Pearls Before Swine (PBS), originally from Melbourne, FL, was active between 1967 and 1971 when Tom Rapp (the “main Pearl”) started recording under his own name…and sometimes under the PBS name, and sometimes both. It’s a little confusing, but it doesn’t really matter since Rapp was the main songwriter, singer and driving force behind the band. Their music (apart from the odd Leonard Cohen or Bob Dylan cover) was very much their own – a mix of psychedelia and folk steeped in history, philosophy, and often humor. You might say it’s highly intelligent hippie music which has a certain timelessness.
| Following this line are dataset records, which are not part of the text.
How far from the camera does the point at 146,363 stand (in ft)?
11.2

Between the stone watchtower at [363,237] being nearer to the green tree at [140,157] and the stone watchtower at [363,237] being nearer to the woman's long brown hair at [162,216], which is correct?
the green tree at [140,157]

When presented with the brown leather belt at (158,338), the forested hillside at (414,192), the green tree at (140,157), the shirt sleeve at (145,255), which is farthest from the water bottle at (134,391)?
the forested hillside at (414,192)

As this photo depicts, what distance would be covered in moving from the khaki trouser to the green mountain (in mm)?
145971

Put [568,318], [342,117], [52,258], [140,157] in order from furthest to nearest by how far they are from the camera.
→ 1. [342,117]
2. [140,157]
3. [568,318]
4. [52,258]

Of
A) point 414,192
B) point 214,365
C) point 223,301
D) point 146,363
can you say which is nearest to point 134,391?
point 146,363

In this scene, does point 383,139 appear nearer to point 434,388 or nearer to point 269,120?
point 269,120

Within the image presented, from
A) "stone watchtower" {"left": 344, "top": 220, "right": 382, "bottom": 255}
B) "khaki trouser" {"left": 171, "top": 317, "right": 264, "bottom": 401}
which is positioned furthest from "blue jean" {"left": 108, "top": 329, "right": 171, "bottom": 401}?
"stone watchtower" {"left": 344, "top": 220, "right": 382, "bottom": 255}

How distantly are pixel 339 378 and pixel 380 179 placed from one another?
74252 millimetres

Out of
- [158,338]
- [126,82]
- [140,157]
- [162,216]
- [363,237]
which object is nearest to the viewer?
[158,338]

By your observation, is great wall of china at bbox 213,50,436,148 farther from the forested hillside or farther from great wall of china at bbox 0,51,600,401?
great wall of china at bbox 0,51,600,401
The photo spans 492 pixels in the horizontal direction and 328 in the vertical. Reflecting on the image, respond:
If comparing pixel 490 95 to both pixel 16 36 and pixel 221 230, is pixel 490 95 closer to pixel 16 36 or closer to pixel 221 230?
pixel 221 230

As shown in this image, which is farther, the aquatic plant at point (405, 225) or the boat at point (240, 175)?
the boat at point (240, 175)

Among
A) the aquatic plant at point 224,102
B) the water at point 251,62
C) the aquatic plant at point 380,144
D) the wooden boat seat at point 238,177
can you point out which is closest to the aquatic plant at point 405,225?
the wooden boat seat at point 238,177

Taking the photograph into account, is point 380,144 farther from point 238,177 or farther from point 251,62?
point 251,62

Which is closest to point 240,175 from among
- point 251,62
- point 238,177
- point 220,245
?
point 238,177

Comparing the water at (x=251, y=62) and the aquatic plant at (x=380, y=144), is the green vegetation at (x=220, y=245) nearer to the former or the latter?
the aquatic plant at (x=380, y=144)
So, what happened to the leader of one of the most countercultural, hallucinatory bands of the late 60’s/early 70’s? He became an attorney! More specifically, he quite the music business in 1976 and eventually became a civil rights lawyer specializing in age, race, sex, and national origin discrimination. “I think of it as Sixties law”, he says. He was coaxed out of music retirement in 1999 for one new album (with the jaunty title of “A Journal of the Plague Year”…)
A funny story from the cd liner notes of Rapp’s 1973 “Sunforest” album:
Rapp lived in Minnesota, as did Bob Dylan, in the very early 1960’s and says “I used to be in talent shows which they used to have there every year. There would be an eight year old baton twirler and a blind lady who played a saw. Then there were the regular people. I used to play with my guitar when I was 8 or 10 or 12. My parents kept a book of clippings from the newspapers of all those things. One of the newspaper articles listed everybody who was in talent shows and one of them was Bobby Zimmerman, who I presume was Bob Dylan. I knew he had been in these things, but I don’t remember him from that time. I had come in second and he had come in fifth.” (He says elsewhere that the baton twirler took first place.)
For more info. on PBS and Tom Rapp, I recommend the wikipedia article and the PBS website. You can’t go wrong with any PBS album, though “City of Gold” is sort of a detour into country music so you might want to keep that in mind. “Constructive Melancholy” is a well put together compilation, if you can find it.
(Thanks to Mark for introducing me to PBS’s music years ago!)